Prior Lake City Council instructed staff to increase their enforcement of a new ordinance that limits the number of boats slips and watercraft per property after receiving 12 complaints over two days this week.
"At the start of last week we only had three complaints in and then we got 12 between Monday and Tuesday" Community Development Director Casey McCabe said during a council work session Monday. "Must have been a busy weekend on the lake."
The council passed amendments to the city's boat slip and dock ordinance in November that decreased the number of slips per feet of shoreline and reduced the number of slips at private residences from six to five.
The changes also gave the city the authority to enforce a prohibition on renting personal boat slips, allowing staff to require proof of tenancy and boat ownership to make sure residents weren't renting or hosting boats slips to people outside of the property owner's or tenant's immediate family.
The ordinance doesn’t apply to 13 of the city’s lakeshore homeowners associations, which have a combined right to 424 slips.
McCabe said to date the city has received 15 complaints about violations of the city's ordinance.
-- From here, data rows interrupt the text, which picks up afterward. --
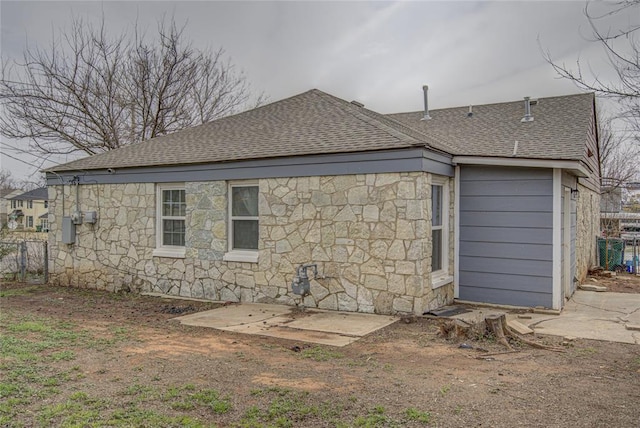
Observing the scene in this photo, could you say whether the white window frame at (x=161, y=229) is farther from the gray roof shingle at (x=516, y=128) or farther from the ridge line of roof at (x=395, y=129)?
the gray roof shingle at (x=516, y=128)

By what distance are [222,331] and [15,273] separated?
9307mm

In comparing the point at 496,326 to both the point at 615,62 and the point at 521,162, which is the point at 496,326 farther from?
the point at 615,62

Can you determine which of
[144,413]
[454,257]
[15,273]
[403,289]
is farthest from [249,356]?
[15,273]

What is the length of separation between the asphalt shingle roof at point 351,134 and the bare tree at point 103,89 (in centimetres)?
730

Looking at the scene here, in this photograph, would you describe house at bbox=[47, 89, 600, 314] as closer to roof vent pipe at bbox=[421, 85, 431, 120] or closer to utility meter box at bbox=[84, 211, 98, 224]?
utility meter box at bbox=[84, 211, 98, 224]

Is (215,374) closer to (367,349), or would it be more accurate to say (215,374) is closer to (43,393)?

In council discussions about the ordinance changes in November city staff said they received about 13 complaints in total last year.
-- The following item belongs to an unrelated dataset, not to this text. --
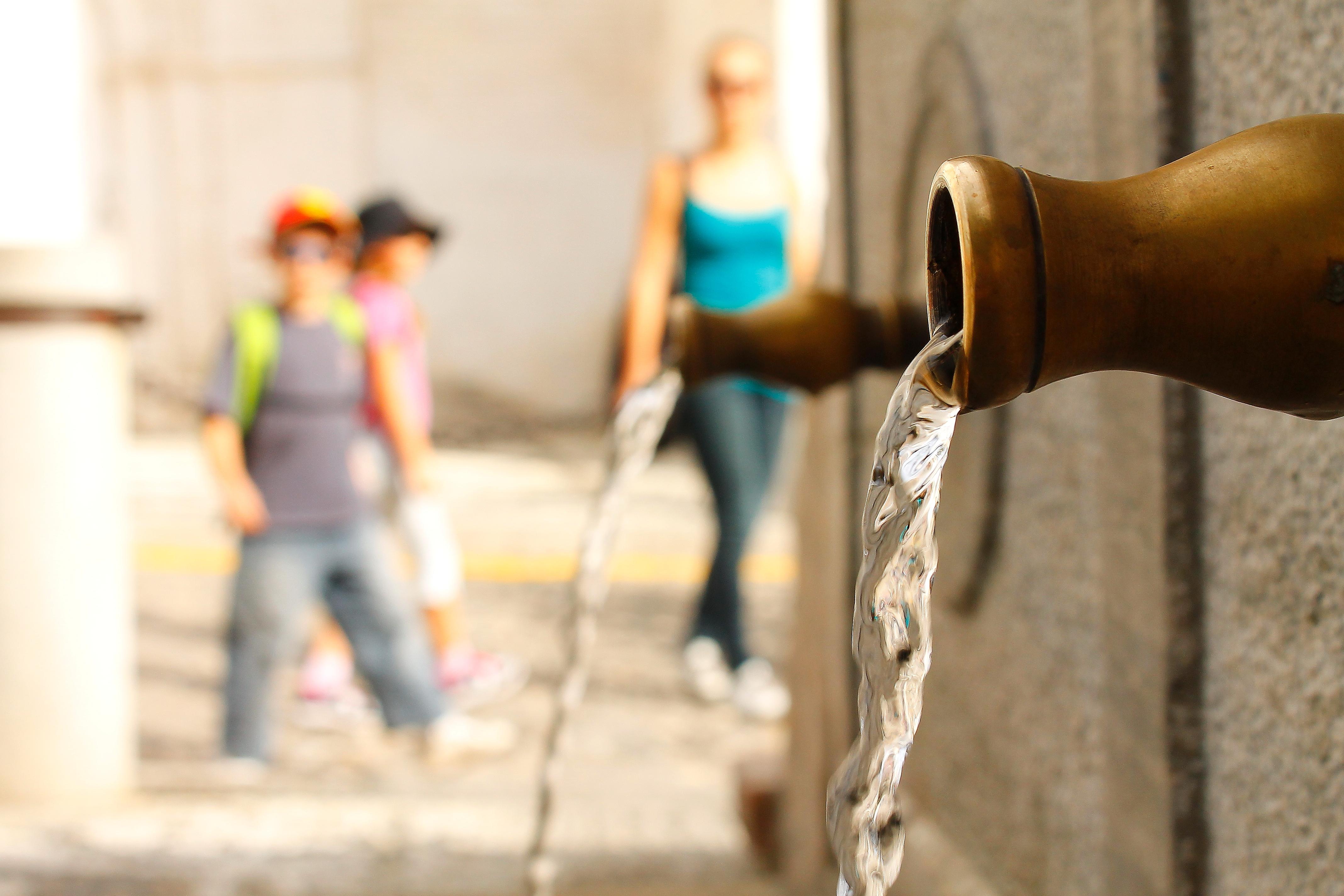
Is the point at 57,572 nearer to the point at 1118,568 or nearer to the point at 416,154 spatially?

Currently city staff are sending letters to properties with complaints asking for residents to confirm their watercraft's registration. To date three verification letters have been sent.
McCabe said two of the properties that have received letters from city staff are being used as rental properties and one of the properties was advertising dock space. He added that "a number" of the 15 complaints are likely to be violations.
If residents are in violation of the ordinance they will receive a notice of violation from the city's code enforcement officer Dale Stefanisko. Unresolved violations can result in a misdemeanor citation, court appearance and a fine.
Council member Kevin Burkart offered to take Stefanisko out on his boat for compliance inspections and to check boat registrations for any watercraft involved in a complaint.
Staff hope this will allow them to just send a notice of violation instead of a preliminary inquiry about boat registration.
Prior Lake Mayor Kirt Briggs said he's familiar with several of the properties with complaints, calling them "frequent fliers" who violate boating ordinances year after year. He said he would like the city to step up its violation notices so that citizens see clearly that the city is working on the issue.
Correction: A previous version of this story misstated the change in the number of slips allowed at private residences. The number dropped from six to five.